── Zestawienie

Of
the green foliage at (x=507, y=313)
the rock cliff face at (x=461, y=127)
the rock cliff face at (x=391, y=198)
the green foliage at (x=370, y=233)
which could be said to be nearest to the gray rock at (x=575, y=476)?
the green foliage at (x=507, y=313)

────

• _Cel ćwiczenia_
Przytocz wszystkie powyższe zapisy słowo w słowo, wiersz po wierszu.

• _Wynik ćwiczenia_
Of
the green foliage at (x=507, y=313)
the rock cliff face at (x=461, y=127)
the rock cliff face at (x=391, y=198)
the green foliage at (x=370, y=233)
which could be said to be nearest to the gray rock at (x=575, y=476)?
the green foliage at (x=507, y=313)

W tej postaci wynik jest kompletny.